The introduction of the Starr-Edwards valve allowed complete replacement of diseased left-sided heart valves. With improved cardiopulmonary bypass, myocardial protection, and surgical techniques the mortality rate from aortic valve replacement decreased substantially, whereas the mortality rate from mitral valve replacement remained high, largely because of low cardiac output syndrome. Increasing use of mitral valve repair techniques resulted in a marked decrease in short-term and long-term morbidity and mortality when treating patients with mitral regurgitation. Some believed that this resulted from maintenance of the mitral annular papillary muscle continuity during mitral valve repair. Subsequent experimental and clinical studies have validated the positive short-term and long-term effects of maintaining the integrity of the mitral valve subvalvular apparatus. This article considers the history of the clinical use of preservation of the subvalvular apparatus, the physiologic studies examining this concept, and the clinical data available on its use. It also examines the following: 1) mitral stenosis versus mitral regurgitation and the preservation of the subvalvular apparatus; 2) whether the anterior, posterior, or both areas of the subvalvular apparatus should be preserved; and 3) the surgical techniques for the preservation of the subvalvular apparatus and valve implantation.

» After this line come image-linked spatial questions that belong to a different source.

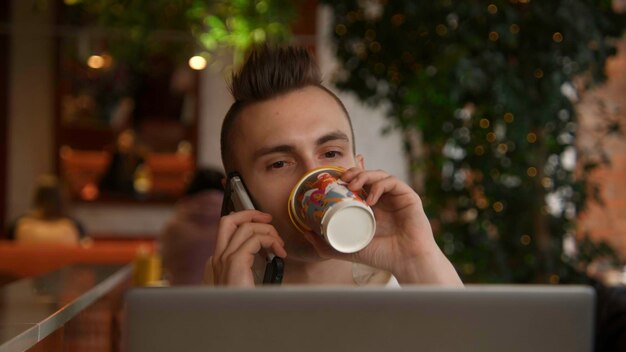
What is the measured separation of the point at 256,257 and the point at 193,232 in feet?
7.84

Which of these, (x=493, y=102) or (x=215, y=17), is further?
(x=215, y=17)

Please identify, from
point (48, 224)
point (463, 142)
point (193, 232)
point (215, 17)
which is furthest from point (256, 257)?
point (48, 224)

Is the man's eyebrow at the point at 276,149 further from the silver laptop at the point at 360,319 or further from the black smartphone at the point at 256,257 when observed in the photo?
the silver laptop at the point at 360,319

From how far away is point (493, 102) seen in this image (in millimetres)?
3863

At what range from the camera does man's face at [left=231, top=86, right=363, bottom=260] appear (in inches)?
54.7

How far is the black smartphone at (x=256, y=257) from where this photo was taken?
1324mm

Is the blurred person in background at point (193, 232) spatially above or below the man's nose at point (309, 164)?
below

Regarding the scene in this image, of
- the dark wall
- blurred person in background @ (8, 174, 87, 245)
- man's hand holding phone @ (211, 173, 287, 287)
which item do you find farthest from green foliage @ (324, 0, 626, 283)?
the dark wall

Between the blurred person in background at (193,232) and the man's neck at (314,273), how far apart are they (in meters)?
2.21

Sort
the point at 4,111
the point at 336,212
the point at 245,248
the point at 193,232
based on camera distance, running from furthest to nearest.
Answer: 1. the point at 4,111
2. the point at 193,232
3. the point at 245,248
4. the point at 336,212

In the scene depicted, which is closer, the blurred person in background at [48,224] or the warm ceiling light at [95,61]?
the blurred person in background at [48,224]

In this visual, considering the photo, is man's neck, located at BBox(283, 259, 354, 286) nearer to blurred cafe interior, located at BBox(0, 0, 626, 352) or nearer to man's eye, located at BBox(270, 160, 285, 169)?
man's eye, located at BBox(270, 160, 285, 169)

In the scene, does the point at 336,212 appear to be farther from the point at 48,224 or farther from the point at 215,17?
the point at 48,224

斯塔尔-爱德华兹瓣膜的引入使得病变的左侧心脏瓣膜能够得到完全置换。随着体外循环、心肌保护和手术技术的改进,主动脉瓣置换术的死亡率大幅下降,而二尖瓣置换术的死亡率仍然很高,这主要是由于低心排血量综合征。二尖瓣修复技术的使用增加,使得在治疗二尖瓣反流患者时,短期和长期的发病率及死亡率显著降低。一些人认为,这是因为二尖瓣修复过程中二尖瓣环乳头肌的连续性得以维持。随后的实验和临床研究证实了维持二尖瓣瓣下结构完整性的短期和长期积极效果。本文探讨了保留瓣下结构在临床应用中的历史、检验这一概念的生理学研究以及有关其应用的临床数据。它还研究了以下内容:1)二尖瓣狭窄与二尖瓣反流以及瓣下结构的保留;2)瓣下结构的前部、后部或两者是否都应保留;3)保留瓣下结构及瓣膜植入的手术技术。